For families like Kate and Gabriel, these findings matter deeply. In 2019, a family court judge determined that Kate was an “emotionally unfit parent” without a formal clinical assessment by a qualified psychologist or psychiatrist.
This judicial pronouncement — rather than regulated expert evidence — ultimately led to Gabriel’s separation from his mother. When protective parenting is reframed as emotional unfitness or alienation without robust safeguards, the system fails both the parent and the child.
The reports are public. The findings are on the record. The question is no longer whether the system has been told.
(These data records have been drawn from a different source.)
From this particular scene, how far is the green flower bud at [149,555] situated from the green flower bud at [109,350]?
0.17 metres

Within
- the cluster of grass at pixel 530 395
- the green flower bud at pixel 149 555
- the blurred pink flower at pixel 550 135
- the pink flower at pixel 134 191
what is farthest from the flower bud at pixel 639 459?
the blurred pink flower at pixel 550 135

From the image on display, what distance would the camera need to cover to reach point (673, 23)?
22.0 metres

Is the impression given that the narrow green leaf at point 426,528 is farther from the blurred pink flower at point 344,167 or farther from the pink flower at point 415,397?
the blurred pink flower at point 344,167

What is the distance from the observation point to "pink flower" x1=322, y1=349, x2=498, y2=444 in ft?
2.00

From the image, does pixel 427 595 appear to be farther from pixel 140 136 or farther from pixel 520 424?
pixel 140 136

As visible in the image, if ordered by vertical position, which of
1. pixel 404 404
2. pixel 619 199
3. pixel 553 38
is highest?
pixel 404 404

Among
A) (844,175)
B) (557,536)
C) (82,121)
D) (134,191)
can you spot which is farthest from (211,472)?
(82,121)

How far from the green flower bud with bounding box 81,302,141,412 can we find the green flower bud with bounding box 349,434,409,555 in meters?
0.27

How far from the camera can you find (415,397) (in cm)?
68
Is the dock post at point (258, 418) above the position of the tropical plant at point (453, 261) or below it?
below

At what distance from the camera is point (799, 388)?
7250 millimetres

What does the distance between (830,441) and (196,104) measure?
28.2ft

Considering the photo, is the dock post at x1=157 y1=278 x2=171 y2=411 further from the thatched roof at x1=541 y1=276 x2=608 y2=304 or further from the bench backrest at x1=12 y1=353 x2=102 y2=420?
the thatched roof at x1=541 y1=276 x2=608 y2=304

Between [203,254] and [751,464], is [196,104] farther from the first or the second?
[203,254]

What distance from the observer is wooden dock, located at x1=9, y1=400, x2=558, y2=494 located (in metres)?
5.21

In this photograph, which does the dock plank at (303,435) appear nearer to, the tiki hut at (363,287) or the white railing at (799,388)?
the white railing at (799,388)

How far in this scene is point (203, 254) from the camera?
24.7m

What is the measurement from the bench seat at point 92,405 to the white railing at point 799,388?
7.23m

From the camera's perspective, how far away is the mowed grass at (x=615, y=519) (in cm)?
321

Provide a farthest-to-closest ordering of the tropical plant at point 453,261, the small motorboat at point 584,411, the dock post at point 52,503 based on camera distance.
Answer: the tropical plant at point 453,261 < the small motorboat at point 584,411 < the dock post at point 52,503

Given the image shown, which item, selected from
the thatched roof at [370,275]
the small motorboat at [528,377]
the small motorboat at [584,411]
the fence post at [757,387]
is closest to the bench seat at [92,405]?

It has been told, by its own institutions and independent bodies. The real question is what it will take for being told to produce genuine accountability and lasting change — so that fit, protective parents like Kate are supported rather than pathologised, and children like Gabriel are kept safe from unnecessary harm.
Sources
- Domestic Abuse Commissioner (2023). The Family Court and Domestic Abuse: Achieving Cultural Change. https://domesticabusecommissioner.uk/reports/the-family-court-and-domestic-abuse/
- Ministry of Justice (2020). Assessing Risk of Harm to Children and Parents in Private Law Children Cases.